Masumiyetten Yeraltı Kraliçeliğine [ 09 Aralık 2025 ]


Masumiyetten Yeraltı Kraliçeliğine

Persephone’nin hikayesi, Yunan mitolojisinde yalnızca bir kaçırılma anlatısı ya da mevsimlerin oluşumunu açıklayan sembolik bir masal değildir; bu anlatı, insan bilincinin korunaklı masumiyetten güçle yoğrulmuş farkındalığa geçişini temsil eden, derin ve katmanlı bir dönüşüm mitidir. Başlangıçta Kore adıyla anılan Persephone, Demeter’in kızı olarak yeryüzünün bolluğu, saflığı ve korunmuşluğu içinde var olur; henüz seçmek zorunda kalmadığı, henüz karanlıkla tanışmadığı bu evrede o, bilincin çocukluk halidir temiz, açık ve sorgusuz. Yeraltı tanrısı Hades tarafından kaçırılışı, mitolojide sıkça yüzeysel biçimde “zorla alınma” olarak anlatılsa da, sembolik okumada bu olay bilinçdışına zorunlu inişin ifadesidir. Persephone’nin yeraltına gidişi, bireyin hayatında kaçınılmaz olan ilk büyük kırılmaya benzer; insanın artık korunmadığını fark ettiği, acı, kayıp ve karanlıkla yüzleşmek zorunda kaldığı o eşik anı…  Bu iniş bir ceza değil, bilinç için zorunlu bir geçiştir; çünkü yeraltı, Yunan düşüncesinde yalnızca ölülerin mekanı değil, bastırılmış olanın, görülmeyenin ve kabul edilmekten korkulanın alanıdır.

Yeraltında Persephone artık Kore değildir; çünkü isimler, mitolojide kimliğin kendisidir ve onun dönüşümü, yeni bir adla mühürlenir.

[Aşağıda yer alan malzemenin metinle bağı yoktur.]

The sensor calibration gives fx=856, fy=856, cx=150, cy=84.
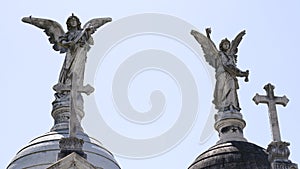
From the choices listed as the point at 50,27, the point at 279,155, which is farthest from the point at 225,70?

Nar tanelerini yemesi, genellikle bir tuzak gibi anlatılsa da, sembolik düzlemde bu eylem bilincin karanlıkla bilinçli bir bağ kurmasıdır; Persephone yeraltının bilgisine dokunmuş, onu tatmış ve artık eski haline tamamen dönemeyeceğini kabul etmiştir. Bu kabul, onu bir kurbandan çok, iki dünyanın da dilini bilen bir aracıya dönüştürür. Demeter’in yas tutuşu ve yeryüzünün kısırlaşması, anne kız hikayesinin ötesinde, bilincin alt katmanlarıyla temas kesildiğinde hayatın yüzeyde nasıl kuruduğunu anlatır. Toprak ürün vermez, mevsimler donar; çünkü doğa da insan gibi, yalnızca ışıkla değil, karanlıkla kurduğu döngüyle canlı kalır. Persephone’nin yılın bir bölümünü yeryüzünde, bir bölümünü yeraltında geçirmesi işte bu yüzden önemlidir; bu, bastırılanın tamamen yok edilmediği, fakat düzenli olarak yüzeye çıkarıldığı sağlıklı bir bilinç döngüsüdür.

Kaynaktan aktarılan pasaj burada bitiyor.